+++ Trecho da página
Quanto à escrita não acadêmica, hoje já não tenho uma rotina tão definida, uma vez que os blogs (individuais e coletivos) nos quais costumava escrever estão todos abandonados na era das novas redes… eles eram importantes espaços de escrita mais livre, desde a elaboração do que me passava ao registro de boas leituras, reflexões sobre o mundo. Pelo simples fato de existirem, me mobilizavam a escrever com alguma frequência. Hoje, porém, acabo escrevendo apenas quando consigo respirar o suficiente para que alguma ideia venha à tona (ou quando o peso do mundo é tanto que é preciso escrever para deixar o ar entrar…). Mas sinto que essa escrita tem características muito distintas da escrita acadêmica para mim – ela funciona a modo de instantâneo, de crônica e, nesse sentido, resulta do esforço de cristalizar sensações ou sentimentos cotidianos. Além disso, ao contrário da escrita acadêmica, que deve ser precisa, objetiva, quando escrevo esses textos parece que mergulho (quase me afogo) em imagens, adjetivos, tudo para produzir uma fotografia bem colorida e detalhada de um momento – bom ou ruim, raso ou fundo, de dor ou prazer. Há alguns anos, assinei uma das edições dos Desmanuais de escrita (projeto bonito da Cris Lisbôa), e embora não tenha tido a disciplina para fazer todos os exercícios, foi uma experiência interessante e, de vez em quando, pego um deles quando sei que vou ter um tempinho livre, para ver se rabisco alguma coisa – mesmo que na maior parte das vezes ele nem saia da mochila e fique lá, que nem coceirinha, só pra eu não esquecer do bom que é tatear o mundo com palavras.
Você escreve um pouco todos os dias ou em períodos concentrados? Você tem uma meta de escrita diária?
A rigor, até escrevo quase todos os dias, pois, para o preparo de aulas ou na atividade de leitura de artigos/dissertações e teses/relatórios, há uma atividade de escrita que é muito mais anotação, mas que nos ajuda a amadurecer certos argumentos, consolidar ou se desembaraçar de leituras… Num sentido lato, então, a escrita é cotidiana na medida em que é uma das faces do trabalho do pensamento. À minha volta, tenho vários cadernos além do caderno de campo, por vezes um por tema que esteja investigando ou um por texto em elaboração – e é neles que vou anotando ideias, argumentos, citações que podem ser utilizadas ou, ao contrário, que não serão utilizadas, mas são formulações com o poder de síntese próximo ao da poesia e, por isso, contribuem muito para elucidar para nós mesmos certas coisas (em termos de achados ou de metodologia).
++++++
+++ Os dados
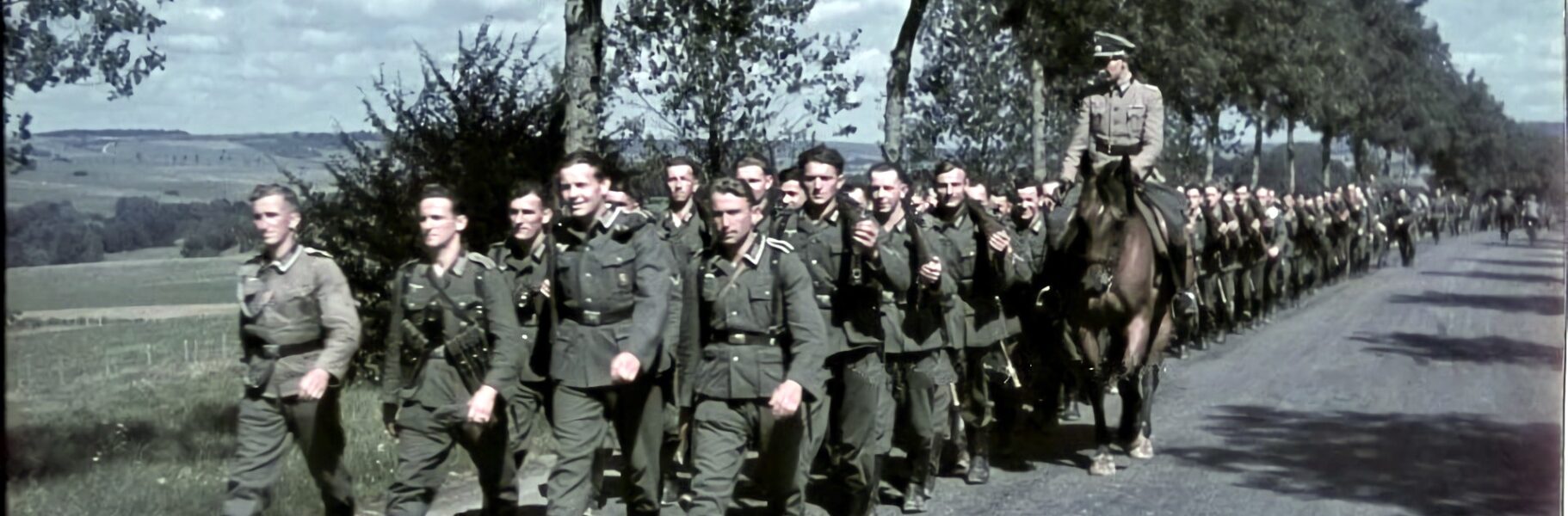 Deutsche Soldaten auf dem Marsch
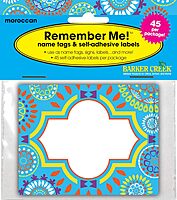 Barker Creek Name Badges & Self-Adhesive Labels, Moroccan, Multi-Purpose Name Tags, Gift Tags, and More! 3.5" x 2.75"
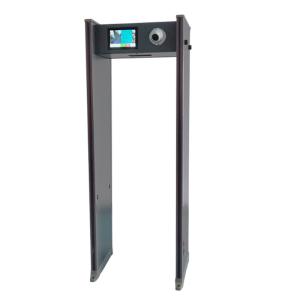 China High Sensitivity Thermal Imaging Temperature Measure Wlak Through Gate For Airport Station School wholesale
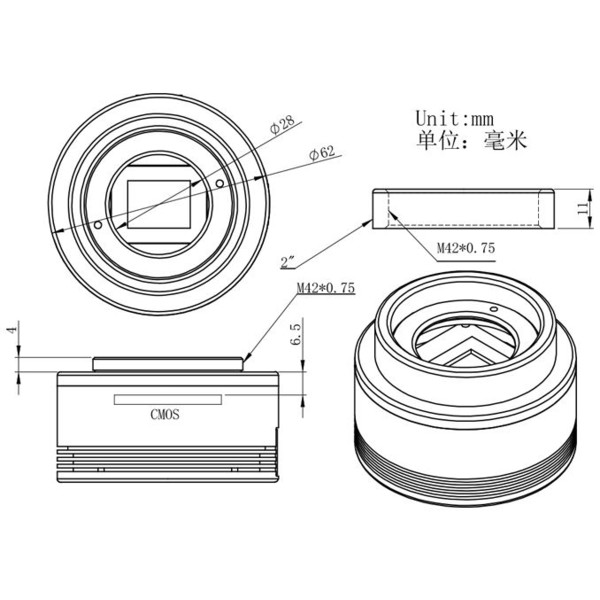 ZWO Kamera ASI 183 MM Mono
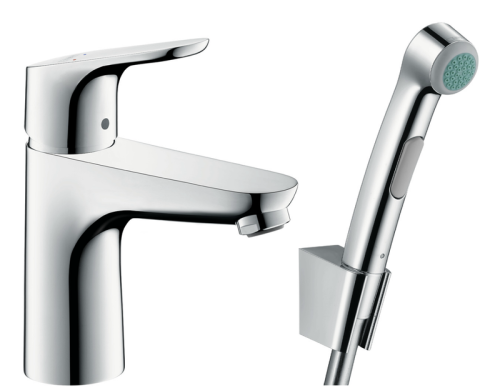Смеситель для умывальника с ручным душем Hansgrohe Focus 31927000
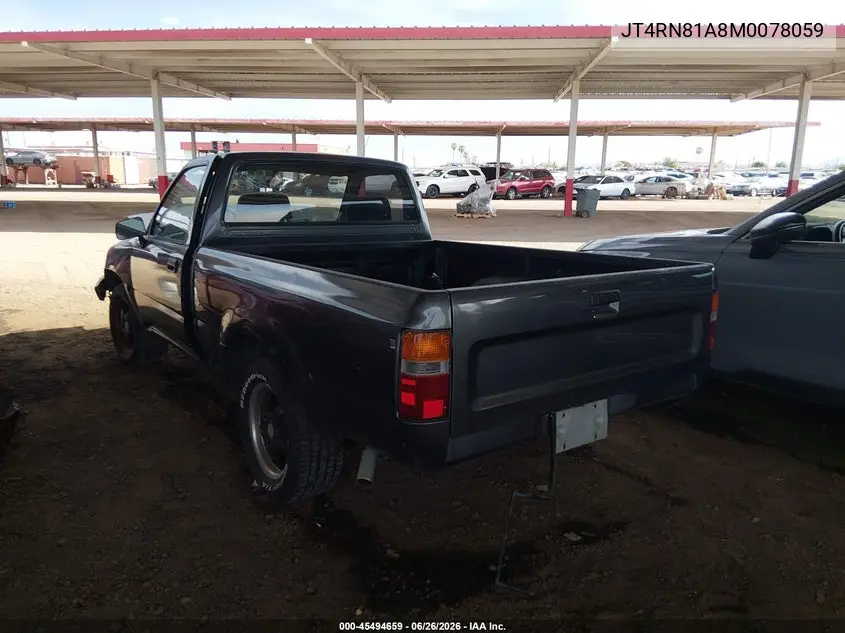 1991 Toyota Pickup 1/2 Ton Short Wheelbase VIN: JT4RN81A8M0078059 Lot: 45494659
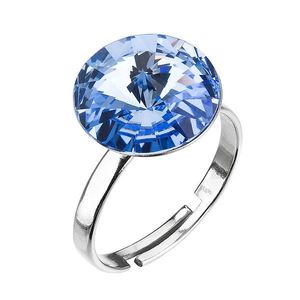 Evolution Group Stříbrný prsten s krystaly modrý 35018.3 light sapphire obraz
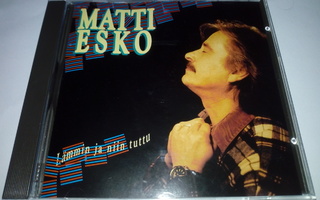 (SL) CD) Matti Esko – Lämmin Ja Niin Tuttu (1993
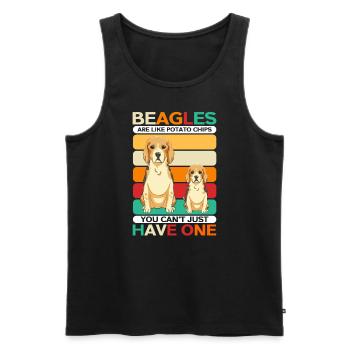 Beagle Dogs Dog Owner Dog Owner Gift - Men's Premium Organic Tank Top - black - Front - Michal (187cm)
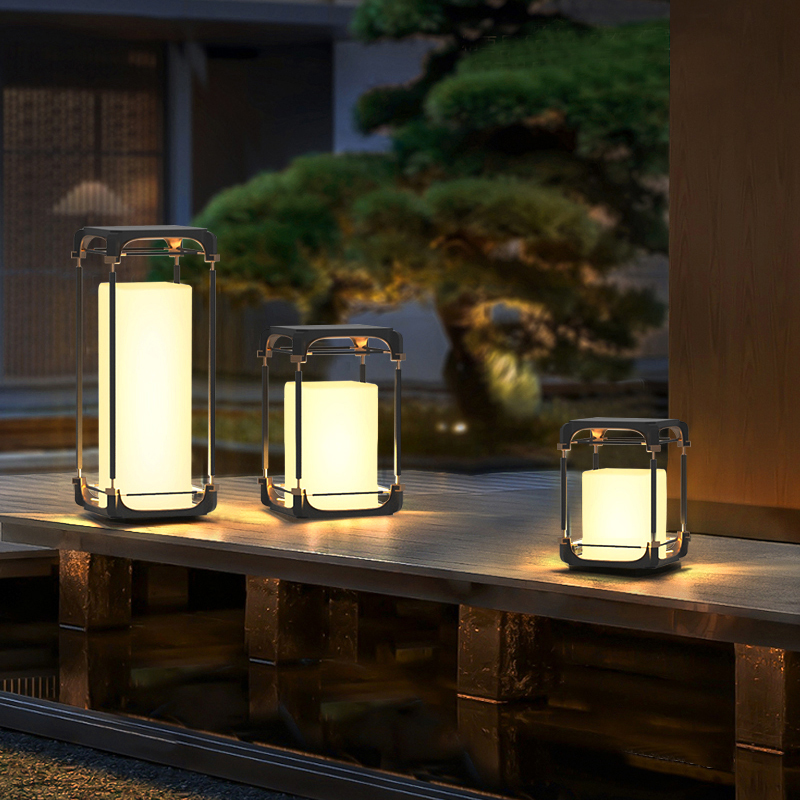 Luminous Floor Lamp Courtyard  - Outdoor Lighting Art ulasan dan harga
++++++
Problemas a resolver =>
A. Extraia do depoimento sobre a escrita, sem qualquer alteração, tudo o que vai de "A rigor, até" até "ou de metodologia).".
B. Prossiga o depoimento sobre a escrita a partir do ponto em que ele termina.

Respostas às tarefas =>
A.
A rigor, até escrevo quase todos os dias, pois, para o preparo de aulas ou na atividade de leitura de artigos/dissertações e teses/relatórios, há uma atividade de escrita que é muito mais anotação, mas que nos ajuda a amadurecer certos argumentos, consolidar ou se desembaraçar de leituras… Num sentido lato, então, a escrita é cotidiana na medida em que é uma das faces do trabalho do pensamento. À minha volta, tenho vários cadernos além do caderno de campo, por vezes um por tema que esteja investigando ou um por texto em elaboração – e é neles que vou anotando ideias, argumentos, citações que podem ser utilizadas ou, ao contrário, que não serão utilizadas, mas são formulações com o poder de síntese próximo ao da poesia e, por isso, contribuem muito para elucidar para nós mesmos certas coisas (em termos de achados ou de metodologia).

B.
Apenas quando estou mesmo mergulhada na escrita é que defino metas claras – concluir um argumento ou seção, por exemplo. Mas então não se trata tanto de metas, e sim de uma espécie de urgência – como este “estado de escrita” (como chamou o meu colega Julio Groppa Aquino) atrapalha o sono, nos torna antissociais porque monotemáticos ou distraídos, é preciso logo dar a isso uma primeira forma, livrar-se da ideia para poder vê-la de fora e, assim, passar a uma fase da escrita menos intensa, ao menos subjetivamente – a da revisão e da reescrita. Atravessar essa fase, assim, é necessário para cortar o cordão umbilical que nos liga à ideia e, insistindo na imagem, conseguir ponderar seu significado enquanto algo que se produziu em nosso encontro com o mundo e que a ele retorna como algo novo, mas já finalmente independente de nós.
Há uma frase da escritora espanhola Belén García Abia de que gosto muito (tanto que até tenho tatuada): “escribo para dejar de ser yo”. Mesmo na escrita acadêmica, me identifico com este modo de entender o processo. Claro, há a dimensão da partilha e apresentação dos resultados de pesquisas, financiadas afinal com recursos públicos. Mas escrever é também um desembaraço – e por isso tão fundamental para o avanço do pensamento e da pesquisa: só a partir dessa exterioridade é possível iniciar um movimento para, novamente, deslocar-se.
Como é o seu processo de escrita? Uma vez que você compilou notas suficientes, é difícil começar? Como você se move da pesquisa para a escrita?
Uma vez definido o tema e para onde vai o texto (se capítulo, se artigo para submissão em revistas de fluxo contínuo, se parte de um dossiê) e, caso não tenha ainda havido a apresentação de um resumo, começo pela estrutura do artigo: título provisório, seções, seus argumentos centrais e tamanho de cada uma delas… Desenho, portanto, um esboço da economia geral do texto, de modo a tentar garantir a hierarquia do peso das seções para o desenvolvimento do fio de argumentação. A partir dessa estrutura, seleciono as referências ou trechos do material analisado (documentos ou entrevistas) e começo a escrever. Nesse processo, também vou me dando conta de minhas próprias limitações teóricas ou de materiais e, se há tempo, ampliando leituras e retornando aos dados. Geralmente, os prazos são os mais eficazes instrumentos de decisão sobre onde colocar o ponto final no processo de reescrita e de revisão do texto.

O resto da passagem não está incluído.